La vie de Marie-Antoinette, de son départ d’Autriche à sa vie à Versailles, comme dauphine puis reine de France, jusqu’à la Révolution française.

Sept ans après Virgin Suicides, Sofia Coppola retrouve Kirsten Dunst pour jouer le rôle de la reine Marie-Antoinette – ce qui lui va bien, puisque le père de l’actrice est allemand (et qu’elle a depuis obtenu la nationalité allemande). Adapté du livre d’Antonia Fraser, Marie-Antoinette est une biographie libre et iconoclaste, entièrement tournée et France, notamment au château de Versailles. En effet, loin d’être un lourd et poussiéreux compte-rendu des événements historiques menant à la Révolution française comme tant d’autres, le film s’attache plutôt à raconter la vie privée et les émotions de la jeune autrichienne confrontée à l’ahurissante étiquette de la cours de Versailles, les relations conjugales difficiles avec le gauche et impuissant Louis XVI (Jason Schwartzman, cousin de Sofia), les intrigues de cours avec notamment la favorite du roi Louis XV (Rip Torn, après le refus d’Alain Delon de porter une perruque !), la comtesse du Barry (jouée par Asia Argento).
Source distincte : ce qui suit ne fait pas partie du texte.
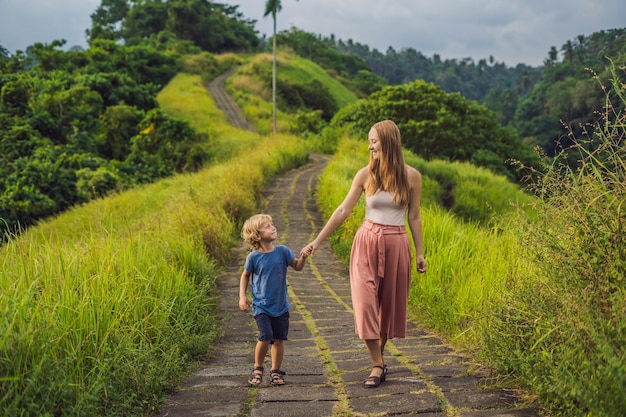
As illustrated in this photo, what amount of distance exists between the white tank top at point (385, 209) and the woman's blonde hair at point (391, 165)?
0.11 feet

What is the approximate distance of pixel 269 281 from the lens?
4.18 meters

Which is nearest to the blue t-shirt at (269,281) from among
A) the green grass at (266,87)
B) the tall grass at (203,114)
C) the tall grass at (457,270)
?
the tall grass at (457,270)

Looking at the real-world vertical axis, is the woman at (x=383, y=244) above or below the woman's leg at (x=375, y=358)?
above

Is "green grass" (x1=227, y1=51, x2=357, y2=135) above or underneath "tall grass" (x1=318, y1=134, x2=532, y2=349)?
above

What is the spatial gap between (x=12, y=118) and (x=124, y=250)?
23315 millimetres

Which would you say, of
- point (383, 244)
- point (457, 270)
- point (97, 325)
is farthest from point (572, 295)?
point (457, 270)

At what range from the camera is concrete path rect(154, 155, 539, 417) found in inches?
137

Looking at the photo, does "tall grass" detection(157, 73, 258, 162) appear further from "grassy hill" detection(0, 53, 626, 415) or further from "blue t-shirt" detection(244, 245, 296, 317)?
"blue t-shirt" detection(244, 245, 296, 317)

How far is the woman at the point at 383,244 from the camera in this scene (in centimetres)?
406

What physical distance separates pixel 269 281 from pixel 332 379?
2.57 ft

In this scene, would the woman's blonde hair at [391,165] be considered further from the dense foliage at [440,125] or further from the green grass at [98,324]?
the dense foliage at [440,125]

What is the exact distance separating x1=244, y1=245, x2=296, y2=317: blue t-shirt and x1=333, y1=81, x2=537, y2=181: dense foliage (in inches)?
950

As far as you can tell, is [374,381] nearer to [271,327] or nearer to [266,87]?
[271,327]

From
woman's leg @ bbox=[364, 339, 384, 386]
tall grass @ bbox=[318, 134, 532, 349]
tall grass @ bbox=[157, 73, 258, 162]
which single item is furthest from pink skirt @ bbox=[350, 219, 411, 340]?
tall grass @ bbox=[157, 73, 258, 162]
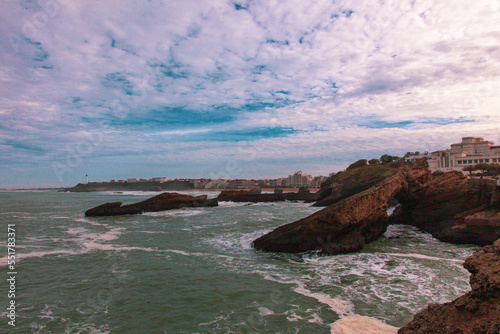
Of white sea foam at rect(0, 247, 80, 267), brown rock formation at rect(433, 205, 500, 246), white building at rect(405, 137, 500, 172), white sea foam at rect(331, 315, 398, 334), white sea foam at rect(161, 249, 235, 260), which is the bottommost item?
white sea foam at rect(161, 249, 235, 260)

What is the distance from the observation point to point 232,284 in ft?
27.3

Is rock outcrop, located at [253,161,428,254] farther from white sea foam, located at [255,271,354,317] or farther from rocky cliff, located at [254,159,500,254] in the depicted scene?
white sea foam, located at [255,271,354,317]

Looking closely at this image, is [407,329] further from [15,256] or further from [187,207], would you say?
[187,207]

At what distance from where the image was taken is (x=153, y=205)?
33469 mm

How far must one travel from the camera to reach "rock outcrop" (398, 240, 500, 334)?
12.8ft

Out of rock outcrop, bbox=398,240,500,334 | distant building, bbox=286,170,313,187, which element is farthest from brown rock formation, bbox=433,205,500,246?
distant building, bbox=286,170,313,187

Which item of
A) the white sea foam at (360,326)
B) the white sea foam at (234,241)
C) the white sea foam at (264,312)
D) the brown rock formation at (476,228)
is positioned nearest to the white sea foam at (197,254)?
the white sea foam at (234,241)

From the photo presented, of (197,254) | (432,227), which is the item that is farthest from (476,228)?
(197,254)

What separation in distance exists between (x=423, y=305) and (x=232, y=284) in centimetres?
509

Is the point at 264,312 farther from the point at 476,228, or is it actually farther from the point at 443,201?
the point at 443,201

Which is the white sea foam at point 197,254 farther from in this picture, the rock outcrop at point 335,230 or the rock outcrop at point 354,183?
the rock outcrop at point 354,183

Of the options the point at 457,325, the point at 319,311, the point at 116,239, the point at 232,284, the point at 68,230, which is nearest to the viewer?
the point at 457,325

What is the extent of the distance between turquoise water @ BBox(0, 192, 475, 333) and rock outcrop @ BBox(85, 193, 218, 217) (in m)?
15.4

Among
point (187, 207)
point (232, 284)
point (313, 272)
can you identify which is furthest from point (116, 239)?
point (187, 207)
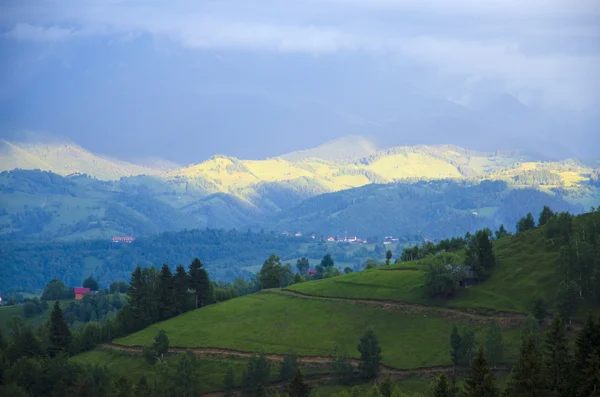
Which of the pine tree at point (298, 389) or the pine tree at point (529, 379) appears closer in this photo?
the pine tree at point (529, 379)

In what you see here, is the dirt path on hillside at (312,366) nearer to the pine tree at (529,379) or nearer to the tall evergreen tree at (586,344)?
the tall evergreen tree at (586,344)

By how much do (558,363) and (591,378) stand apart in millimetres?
10075

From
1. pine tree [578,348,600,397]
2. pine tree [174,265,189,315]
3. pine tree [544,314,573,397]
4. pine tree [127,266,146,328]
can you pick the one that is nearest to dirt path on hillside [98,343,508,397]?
pine tree [127,266,146,328]

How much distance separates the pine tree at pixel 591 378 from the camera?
8238 centimetres

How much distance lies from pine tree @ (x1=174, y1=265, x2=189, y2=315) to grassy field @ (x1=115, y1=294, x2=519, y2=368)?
4236 mm

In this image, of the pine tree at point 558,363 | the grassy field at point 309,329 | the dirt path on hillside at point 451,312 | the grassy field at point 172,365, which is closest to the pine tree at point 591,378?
the pine tree at point 558,363

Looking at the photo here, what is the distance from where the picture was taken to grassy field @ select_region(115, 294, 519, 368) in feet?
455

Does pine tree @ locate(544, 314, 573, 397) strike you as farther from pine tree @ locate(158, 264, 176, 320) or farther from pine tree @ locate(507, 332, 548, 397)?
pine tree @ locate(158, 264, 176, 320)

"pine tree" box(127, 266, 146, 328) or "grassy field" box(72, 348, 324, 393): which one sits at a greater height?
"pine tree" box(127, 266, 146, 328)

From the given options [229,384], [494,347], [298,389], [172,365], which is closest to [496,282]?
[494,347]

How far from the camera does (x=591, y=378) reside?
82.9 m

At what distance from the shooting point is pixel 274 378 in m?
138

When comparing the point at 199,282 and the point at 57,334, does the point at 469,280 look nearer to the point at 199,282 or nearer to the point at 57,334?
the point at 199,282

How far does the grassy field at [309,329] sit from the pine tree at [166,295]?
422 cm
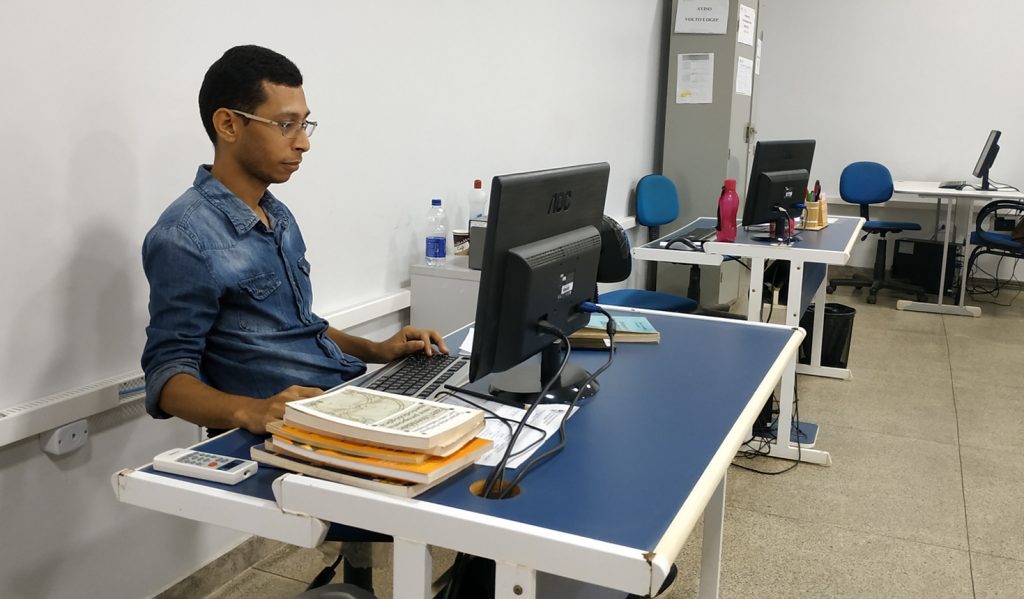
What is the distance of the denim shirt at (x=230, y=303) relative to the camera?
1482 mm

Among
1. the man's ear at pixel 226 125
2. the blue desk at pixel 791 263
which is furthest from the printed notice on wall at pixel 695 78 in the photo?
the man's ear at pixel 226 125

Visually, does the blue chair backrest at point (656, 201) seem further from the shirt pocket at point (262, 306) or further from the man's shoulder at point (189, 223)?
the man's shoulder at point (189, 223)

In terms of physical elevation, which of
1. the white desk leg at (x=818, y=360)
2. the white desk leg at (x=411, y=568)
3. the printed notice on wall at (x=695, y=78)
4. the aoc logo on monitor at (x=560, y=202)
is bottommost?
the white desk leg at (x=818, y=360)

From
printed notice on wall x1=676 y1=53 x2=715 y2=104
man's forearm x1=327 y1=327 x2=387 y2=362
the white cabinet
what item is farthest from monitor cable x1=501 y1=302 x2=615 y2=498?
printed notice on wall x1=676 y1=53 x2=715 y2=104

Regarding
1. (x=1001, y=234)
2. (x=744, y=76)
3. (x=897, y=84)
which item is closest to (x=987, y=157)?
(x=1001, y=234)

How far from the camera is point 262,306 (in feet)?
5.48

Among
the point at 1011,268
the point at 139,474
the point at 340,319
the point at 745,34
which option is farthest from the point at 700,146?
the point at 139,474

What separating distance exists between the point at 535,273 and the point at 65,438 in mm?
1091

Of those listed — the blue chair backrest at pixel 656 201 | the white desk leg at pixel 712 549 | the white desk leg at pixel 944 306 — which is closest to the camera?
the white desk leg at pixel 712 549

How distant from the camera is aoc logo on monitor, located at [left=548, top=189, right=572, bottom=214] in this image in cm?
146

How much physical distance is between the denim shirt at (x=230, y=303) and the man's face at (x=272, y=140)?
8cm

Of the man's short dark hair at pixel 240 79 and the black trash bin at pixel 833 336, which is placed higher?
the man's short dark hair at pixel 240 79

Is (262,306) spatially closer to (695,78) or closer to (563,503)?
(563,503)

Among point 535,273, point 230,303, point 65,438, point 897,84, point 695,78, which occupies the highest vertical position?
point 897,84
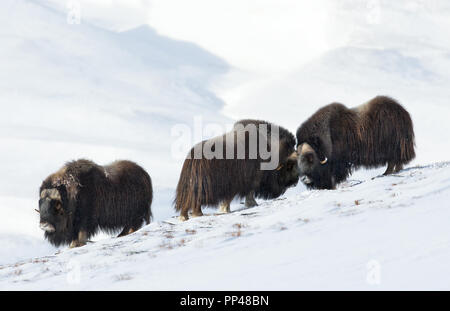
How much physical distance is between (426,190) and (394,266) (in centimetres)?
280

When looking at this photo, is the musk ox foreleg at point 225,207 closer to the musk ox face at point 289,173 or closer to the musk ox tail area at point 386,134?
the musk ox face at point 289,173

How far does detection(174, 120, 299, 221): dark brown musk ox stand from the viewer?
8.92 m

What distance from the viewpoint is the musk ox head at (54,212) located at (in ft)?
31.7

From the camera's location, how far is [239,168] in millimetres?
9211

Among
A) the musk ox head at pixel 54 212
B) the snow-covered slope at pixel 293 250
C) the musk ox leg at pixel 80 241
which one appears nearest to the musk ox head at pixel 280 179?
the snow-covered slope at pixel 293 250

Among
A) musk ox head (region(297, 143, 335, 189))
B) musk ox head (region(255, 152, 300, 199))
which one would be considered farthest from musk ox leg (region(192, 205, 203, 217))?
musk ox head (region(297, 143, 335, 189))

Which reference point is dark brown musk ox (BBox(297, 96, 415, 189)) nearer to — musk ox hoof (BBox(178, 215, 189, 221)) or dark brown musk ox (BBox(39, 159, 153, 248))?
musk ox hoof (BBox(178, 215, 189, 221))

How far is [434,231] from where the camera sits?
5.59 m

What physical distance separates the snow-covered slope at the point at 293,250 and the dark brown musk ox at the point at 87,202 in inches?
58.0

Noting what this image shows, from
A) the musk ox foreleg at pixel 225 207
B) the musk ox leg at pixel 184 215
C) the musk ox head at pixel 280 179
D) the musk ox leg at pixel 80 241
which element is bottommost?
the musk ox leg at pixel 80 241

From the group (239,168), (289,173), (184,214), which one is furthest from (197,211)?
(289,173)
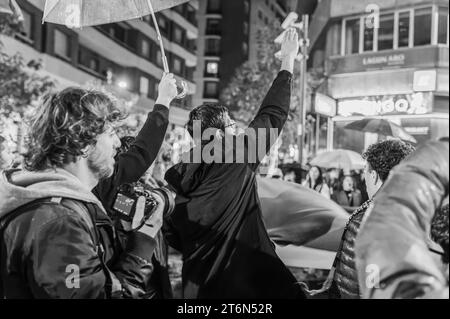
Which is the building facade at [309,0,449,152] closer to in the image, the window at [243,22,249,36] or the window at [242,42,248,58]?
the window at [242,42,248,58]

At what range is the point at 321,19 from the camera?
1204 inches

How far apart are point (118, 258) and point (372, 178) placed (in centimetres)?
168

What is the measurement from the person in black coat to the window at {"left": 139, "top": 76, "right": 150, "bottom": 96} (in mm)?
41208

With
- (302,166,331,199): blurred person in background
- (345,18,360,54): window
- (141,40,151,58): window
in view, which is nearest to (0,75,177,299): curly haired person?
(302,166,331,199): blurred person in background

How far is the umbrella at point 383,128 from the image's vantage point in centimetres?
1267

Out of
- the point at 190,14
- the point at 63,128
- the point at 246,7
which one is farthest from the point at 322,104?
the point at 246,7

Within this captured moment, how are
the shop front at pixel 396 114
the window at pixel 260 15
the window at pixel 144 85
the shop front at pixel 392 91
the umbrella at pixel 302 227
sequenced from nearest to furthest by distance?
the umbrella at pixel 302 227 < the shop front at pixel 396 114 < the shop front at pixel 392 91 < the window at pixel 144 85 < the window at pixel 260 15

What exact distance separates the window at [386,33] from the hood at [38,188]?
26.0m

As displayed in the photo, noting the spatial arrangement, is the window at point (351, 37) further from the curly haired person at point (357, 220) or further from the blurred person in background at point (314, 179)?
the curly haired person at point (357, 220)

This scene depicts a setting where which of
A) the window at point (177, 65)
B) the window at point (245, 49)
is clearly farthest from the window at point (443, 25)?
the window at point (245, 49)

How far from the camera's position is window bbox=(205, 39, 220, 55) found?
81.6m

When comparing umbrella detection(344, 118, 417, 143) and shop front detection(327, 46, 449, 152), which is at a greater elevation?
shop front detection(327, 46, 449, 152)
A la place des poncifs habituels de statue de cire, la personnalité de la reine est dépeinte avec des comportements et affects contemporains, tel un personnage d’aujourd’hui, comme dans ses folies dépensières pour tromper son ennui, sa retraite au Trianon pour fuir l’étouffant Versailles ou sa liaison avec le compte de Fersen pour palier son mariage décevant. On retrouve ainsi les thèmes chers de la réalisatrice : malaise existentiel dans un monde où on ne trouve pas sa place, passage difficile de l’adolescence à l’âge adulte, fuite de la réalité dans la rêverie et les fantasmes, constellation de rumeurs et ragots, mosaïque voyeuriste et indicible de l’intime. L’anachronisme est volontaire et assumé avec une bande-son post-punk et new wave, composée de chansons de Siouxsie & the Banshees, New Order, The Cure, Adam and the Ants, Gang of Four, Bow Wow Wow ou les Strokes. Enfin, les teintes pastel et vives comme des bonbons des décors et costumes parachèvent d’en faire une lecture moderne et personnelle. Marie-Antoinette a eu un retentissement mondial, a été présenté en compétition au Festival de Cannes, et a contribué à faire de Kirsten Dunst une actrice de premier plan.

En bonus sera projeté le court-métrage de Sofia Coppola, Lick the star (1998 – 14 minutes), tournant aussi sur l’adolescence.